- Aufgabe: Gib aus der Quelle den Abschnitt wörtlich wieder, der mit „Win 7 Ultimate“ beginnt und mit „der unschlagbar ist!“ endet.

- Quelle:
_ _ _ _ _ _ _
Win 7 Ultimate 64bit ist gut für Photoshop geeignet! arbeite selbst damit und bin super zufrieden! Obwohl ich im büro auch ein mac book pro habe und der unschlagbar ist!


----------



## bRainLaG (7. Januar 2010)

also zum reinen home arbeiten reicht die Grundversion von Windows 7 mit 32 bit vollkommen aus, jedoch würde ich ab Photoshop CS4 wenn du einen 64-bit fähigen PC besitzt eher zur 64 Bit Variante greifen, bei reiner Spaßbildbearbeitung reicht die Home Version, ansonsten finde ich persönlich die 64bit Ultimate System Builder Version sehr ansprechend, insofern man nicht unbedingt ein Anfänger mit dem Windows Betriebssystem ist.

Um es zusammen zu fassen da dein Laptop wenn er neuer ist 64-bit unterstützen wird, wäre die Frage, eher ob du zur Home Premium oder Ultimate Version greifst.
_ _ _ _ _ _ _
- Extrahierte Zeilen:
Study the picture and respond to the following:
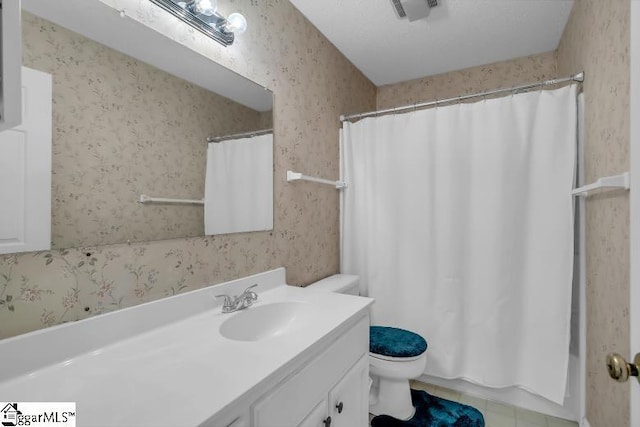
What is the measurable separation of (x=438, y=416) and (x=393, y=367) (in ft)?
1.38

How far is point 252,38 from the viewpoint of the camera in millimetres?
1547

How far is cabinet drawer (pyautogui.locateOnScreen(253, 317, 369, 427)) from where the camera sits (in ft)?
2.59

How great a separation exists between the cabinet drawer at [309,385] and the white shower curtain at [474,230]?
0.92m

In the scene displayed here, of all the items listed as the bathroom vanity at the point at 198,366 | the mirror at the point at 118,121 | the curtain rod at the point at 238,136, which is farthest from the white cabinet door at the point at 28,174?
the curtain rod at the point at 238,136

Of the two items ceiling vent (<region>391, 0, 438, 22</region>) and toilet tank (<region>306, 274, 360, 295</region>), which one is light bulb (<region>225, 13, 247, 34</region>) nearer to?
ceiling vent (<region>391, 0, 438, 22</region>)

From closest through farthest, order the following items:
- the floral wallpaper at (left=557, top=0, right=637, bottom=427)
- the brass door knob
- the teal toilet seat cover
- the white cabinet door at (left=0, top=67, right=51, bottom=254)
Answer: the brass door knob < the white cabinet door at (left=0, top=67, right=51, bottom=254) < the floral wallpaper at (left=557, top=0, right=637, bottom=427) < the teal toilet seat cover

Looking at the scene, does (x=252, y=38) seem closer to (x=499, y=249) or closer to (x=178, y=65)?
(x=178, y=65)

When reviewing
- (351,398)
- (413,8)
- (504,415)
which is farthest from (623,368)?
(413,8)

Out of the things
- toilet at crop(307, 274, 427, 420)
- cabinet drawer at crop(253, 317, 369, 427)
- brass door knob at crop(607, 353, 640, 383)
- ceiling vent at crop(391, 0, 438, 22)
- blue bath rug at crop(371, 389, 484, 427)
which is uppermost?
ceiling vent at crop(391, 0, 438, 22)

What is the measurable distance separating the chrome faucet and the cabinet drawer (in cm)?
42

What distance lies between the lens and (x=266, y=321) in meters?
1.32

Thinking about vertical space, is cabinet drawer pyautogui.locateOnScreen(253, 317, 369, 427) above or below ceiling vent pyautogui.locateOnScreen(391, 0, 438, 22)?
below

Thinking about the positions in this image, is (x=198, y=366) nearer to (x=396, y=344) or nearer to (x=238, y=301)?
(x=238, y=301)

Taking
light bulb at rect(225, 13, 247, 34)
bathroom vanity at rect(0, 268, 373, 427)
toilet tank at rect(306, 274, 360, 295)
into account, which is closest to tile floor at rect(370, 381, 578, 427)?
toilet tank at rect(306, 274, 360, 295)
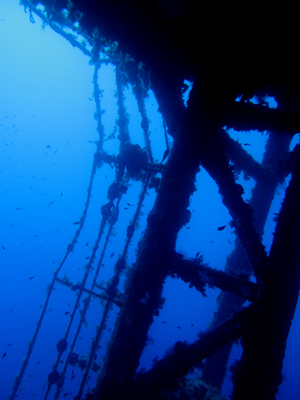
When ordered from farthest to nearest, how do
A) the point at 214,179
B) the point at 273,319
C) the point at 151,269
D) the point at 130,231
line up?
the point at 130,231 < the point at 214,179 < the point at 151,269 < the point at 273,319

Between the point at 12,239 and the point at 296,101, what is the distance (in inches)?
5767

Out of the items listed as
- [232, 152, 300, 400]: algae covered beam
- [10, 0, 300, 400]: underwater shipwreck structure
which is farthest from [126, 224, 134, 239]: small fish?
[232, 152, 300, 400]: algae covered beam

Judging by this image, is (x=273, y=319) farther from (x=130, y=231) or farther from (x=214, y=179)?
(x=130, y=231)

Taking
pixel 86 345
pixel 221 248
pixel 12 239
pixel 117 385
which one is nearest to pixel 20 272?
pixel 12 239

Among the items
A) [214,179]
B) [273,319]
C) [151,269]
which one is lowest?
[273,319]

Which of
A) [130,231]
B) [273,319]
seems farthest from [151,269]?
[130,231]

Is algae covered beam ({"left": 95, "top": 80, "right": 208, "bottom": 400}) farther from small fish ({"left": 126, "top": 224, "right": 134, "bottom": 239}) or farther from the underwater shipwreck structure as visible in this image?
small fish ({"left": 126, "top": 224, "right": 134, "bottom": 239})

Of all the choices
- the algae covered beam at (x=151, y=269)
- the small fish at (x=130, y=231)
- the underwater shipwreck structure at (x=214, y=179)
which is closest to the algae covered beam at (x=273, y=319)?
the underwater shipwreck structure at (x=214, y=179)

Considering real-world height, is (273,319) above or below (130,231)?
below

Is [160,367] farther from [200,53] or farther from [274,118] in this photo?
[200,53]

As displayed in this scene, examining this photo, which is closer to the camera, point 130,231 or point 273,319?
point 273,319

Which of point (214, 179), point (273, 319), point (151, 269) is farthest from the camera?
point (214, 179)

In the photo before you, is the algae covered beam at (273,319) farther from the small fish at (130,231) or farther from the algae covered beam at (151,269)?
the small fish at (130,231)

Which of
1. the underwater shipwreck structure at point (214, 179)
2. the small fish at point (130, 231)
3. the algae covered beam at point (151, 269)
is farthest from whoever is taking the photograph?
the small fish at point (130, 231)
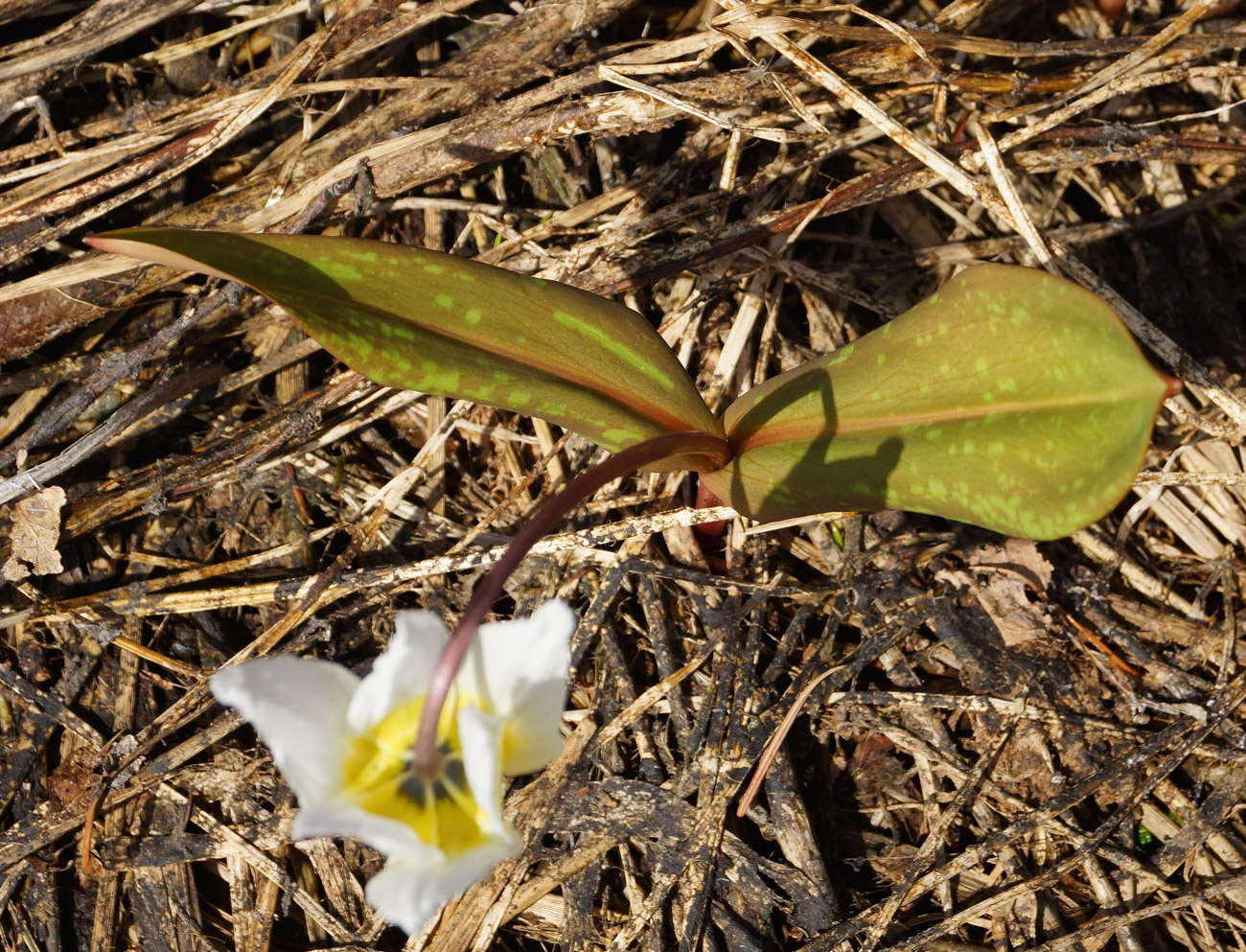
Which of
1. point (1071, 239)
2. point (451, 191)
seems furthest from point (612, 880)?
point (1071, 239)

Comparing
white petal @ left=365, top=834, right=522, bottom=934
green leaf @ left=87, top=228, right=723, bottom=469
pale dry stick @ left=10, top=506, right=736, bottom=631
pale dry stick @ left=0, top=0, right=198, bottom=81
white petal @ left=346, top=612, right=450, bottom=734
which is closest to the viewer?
white petal @ left=365, top=834, right=522, bottom=934

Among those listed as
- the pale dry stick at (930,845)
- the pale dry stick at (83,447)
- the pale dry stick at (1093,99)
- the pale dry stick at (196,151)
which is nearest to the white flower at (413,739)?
the pale dry stick at (930,845)

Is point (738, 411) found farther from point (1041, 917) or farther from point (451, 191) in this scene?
point (1041, 917)

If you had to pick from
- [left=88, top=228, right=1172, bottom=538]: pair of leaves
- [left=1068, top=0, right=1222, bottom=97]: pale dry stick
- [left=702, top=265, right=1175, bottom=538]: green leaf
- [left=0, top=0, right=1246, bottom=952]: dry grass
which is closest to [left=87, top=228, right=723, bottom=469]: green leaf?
[left=88, top=228, right=1172, bottom=538]: pair of leaves

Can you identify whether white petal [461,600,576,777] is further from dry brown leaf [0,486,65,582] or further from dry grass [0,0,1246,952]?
dry brown leaf [0,486,65,582]

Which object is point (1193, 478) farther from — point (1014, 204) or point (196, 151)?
point (196, 151)
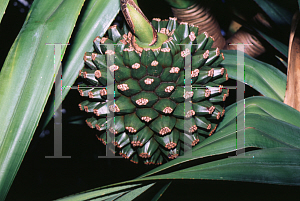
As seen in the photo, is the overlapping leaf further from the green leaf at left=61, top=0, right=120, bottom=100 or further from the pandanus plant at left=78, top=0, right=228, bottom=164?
the green leaf at left=61, top=0, right=120, bottom=100

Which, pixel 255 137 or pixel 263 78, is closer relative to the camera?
pixel 255 137

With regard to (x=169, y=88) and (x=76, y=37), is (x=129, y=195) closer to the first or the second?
(x=169, y=88)

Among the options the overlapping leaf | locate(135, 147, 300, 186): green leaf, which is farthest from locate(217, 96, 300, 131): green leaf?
locate(135, 147, 300, 186): green leaf

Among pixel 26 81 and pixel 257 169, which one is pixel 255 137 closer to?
pixel 257 169

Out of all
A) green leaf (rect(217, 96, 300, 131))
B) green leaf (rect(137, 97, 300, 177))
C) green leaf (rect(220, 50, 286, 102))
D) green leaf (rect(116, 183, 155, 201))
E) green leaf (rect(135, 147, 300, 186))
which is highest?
green leaf (rect(220, 50, 286, 102))

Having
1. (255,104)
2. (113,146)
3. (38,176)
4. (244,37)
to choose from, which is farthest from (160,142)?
(38,176)

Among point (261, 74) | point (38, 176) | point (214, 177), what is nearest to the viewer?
point (214, 177)

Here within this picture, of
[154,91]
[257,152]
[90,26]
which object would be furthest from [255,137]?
[90,26]
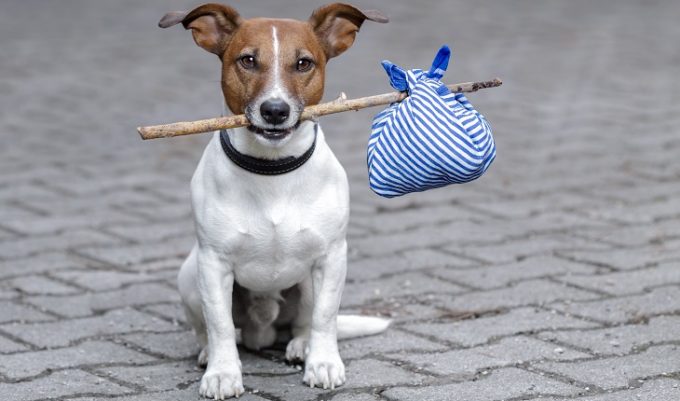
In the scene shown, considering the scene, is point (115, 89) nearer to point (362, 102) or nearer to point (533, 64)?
point (533, 64)

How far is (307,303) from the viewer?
4090 mm

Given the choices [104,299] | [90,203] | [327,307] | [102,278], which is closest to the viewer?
[327,307]

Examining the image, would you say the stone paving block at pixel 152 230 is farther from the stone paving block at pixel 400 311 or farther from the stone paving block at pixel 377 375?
the stone paving block at pixel 377 375

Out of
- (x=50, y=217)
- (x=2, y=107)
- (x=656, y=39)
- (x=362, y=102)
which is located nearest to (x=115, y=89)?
(x=2, y=107)

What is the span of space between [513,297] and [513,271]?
0.34 meters

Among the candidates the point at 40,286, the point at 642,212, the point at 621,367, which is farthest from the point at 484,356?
the point at 642,212

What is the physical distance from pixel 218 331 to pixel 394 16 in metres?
8.39

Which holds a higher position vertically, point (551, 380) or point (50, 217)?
point (551, 380)

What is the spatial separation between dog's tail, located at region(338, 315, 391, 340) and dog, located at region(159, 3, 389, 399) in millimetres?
285

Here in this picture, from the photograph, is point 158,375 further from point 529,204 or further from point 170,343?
point 529,204

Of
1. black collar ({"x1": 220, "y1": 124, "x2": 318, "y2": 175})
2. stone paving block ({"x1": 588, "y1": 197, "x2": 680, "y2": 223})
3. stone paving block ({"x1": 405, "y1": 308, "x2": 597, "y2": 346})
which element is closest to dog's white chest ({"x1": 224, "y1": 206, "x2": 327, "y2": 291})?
black collar ({"x1": 220, "y1": 124, "x2": 318, "y2": 175})

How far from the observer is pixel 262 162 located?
3705 mm

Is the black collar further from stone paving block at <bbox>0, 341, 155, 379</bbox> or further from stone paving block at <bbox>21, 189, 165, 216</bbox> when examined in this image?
stone paving block at <bbox>21, 189, 165, 216</bbox>

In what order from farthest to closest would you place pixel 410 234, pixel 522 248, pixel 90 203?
pixel 90 203 → pixel 410 234 → pixel 522 248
_ _ _ _ _ _ _
- Ergebnis:
Win 7 Ultimate 64bit ist gut für Photoshop geeignet! arbeite selbst damit und bin super zufrieden! Obwohl ich im büro auch ein mac book pro habe und der unschlagbar ist!